Tsunamisteintafel
Tsunamisteintafeln (jap. 大津浪記念碑, Ōtsunami kinenhi) sind die als „Tsunamisteine“ bekannten, oft tafelartig bearbeiteten und beschrifteten Stelen in küstennahen Gebieten Japans, die das Ausmaß der Überflutung durch vorangegangene Tsunami-Katastrophen anzeigen.[1][2]
Geschichte und Funktion
Einige der über die japanische Küste verteilten Tsunamisteintafeln weisen ein Alter von 600 Jahren oder älter auf.[3][4][1] In Nordjapan stehen hunderte dieser Steine.[3][4]
Die beschrifteten Steine dienen nicht nur der Erinnerung an die verlorenen Menschenleben, sondern mahnen auch zukünftige Generationen dazu, höheres Terrain aufzusuchen. Man kann die Tsunamisteine als in die Landschaft eingebettete Tsunamigefährdungs- oder Überflutungskarte auffassen, die als Werkzeug der Erinnerung für Informationen dienen, die sonst in Vergessenheit geraten würden. Ähnlich Hochwassermarken am Strand zeichnen sie eine dynamische Geschichte auf.[1]
Untersuchungen zufolge besitzen die Tsunami-Steintafeln, die an den Meiji-Sanriku-Tsunami (1896) erinnern, eine starke Bedeutung im Rahmen religiöser Gedenkfeiern. Viele dieser Denkmäler wurden vor dem sechsten, zwölften und zweiunddreißigsten Jahrestag der Katastrophe errichtet, für die die Abhaltung eines buddhistischen Jahrestages vorgesehen war.[2]

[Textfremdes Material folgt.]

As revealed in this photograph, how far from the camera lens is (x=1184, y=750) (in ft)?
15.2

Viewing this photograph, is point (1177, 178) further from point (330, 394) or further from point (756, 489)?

Die Tsunami-Steintafeln, die an den Shōwa-Sanriku-Tsunami (1933) erinnern, wurden im Gegensatz dazu größtenteils unmittelbar nach der Katastrophe – innerhalb von drei Jahren – errichtet. Die japanische Tageszeitung Asahi Shimbun hatte zu Spenden aufgerufen und die Erlöse an die drei Präfekturen Aomori, Iwate und Miyagi für die Herstellung von Tsunami-Steintafeln mit der Forderung weitergegeben, dass die Steintafeln mit Inschriften versehen werden, die die Bewohner im Falle eines Tsunamis in ihrem Gebiet zur zügigen Flucht veranlassen. Als Ursache dieser Maßnahme wird angesehen, dass Seismologen zu diesem Zeitpunkt bereits den erzieherischen Wert der Tsunami-Steintafeln für den Katastrophenschutz erkannt hatten. Zudem wird vermutet, dass das genau 10 Jahre vor dem Shōwa-Sanriku-Tsunami stattgefundene Große Kantō-Erdbeben, das 1923 die Hauptstadt Tokio verwüstet hatte, das Bewusstsein der Öffentlichkeit für die Notwendigkeit der Katastrophenvorsorge geschärft hatte.[2]
Der Volkskundler Shuichi Kawashima (川島秀一), der lange das Gebiet der Pazifikküste der Tōhoku-Region studiert hat, teilte die Denkmäler in ihrer Funktion in zwei Gruppen ein:[2]
- Tsunami-Steintafeln, die „die Seelen zur Ruhe bringen“. Die meisten Tsunami-Steintafeln dieser Art sind nach dem Meiji-Sanriku-Tsunami als Mittelpunkt für religiöse Gedenkfeiern für die Opfer der (vergangenen) Tsunamikatastrophe erstellt worden.[2]
- Tsunami-Steintafeln als „Gebete für die Sicherheit“. Die meisten Tsunami-Steintafeln dieser Art waren nach dem Shōwa-Sanriku-Tsunami als Mahnung an die Menschen erstellt worden, um für den Fall sich (künftig) ereignender Tsunamis die Sicherheit zu gewährleisten.[2]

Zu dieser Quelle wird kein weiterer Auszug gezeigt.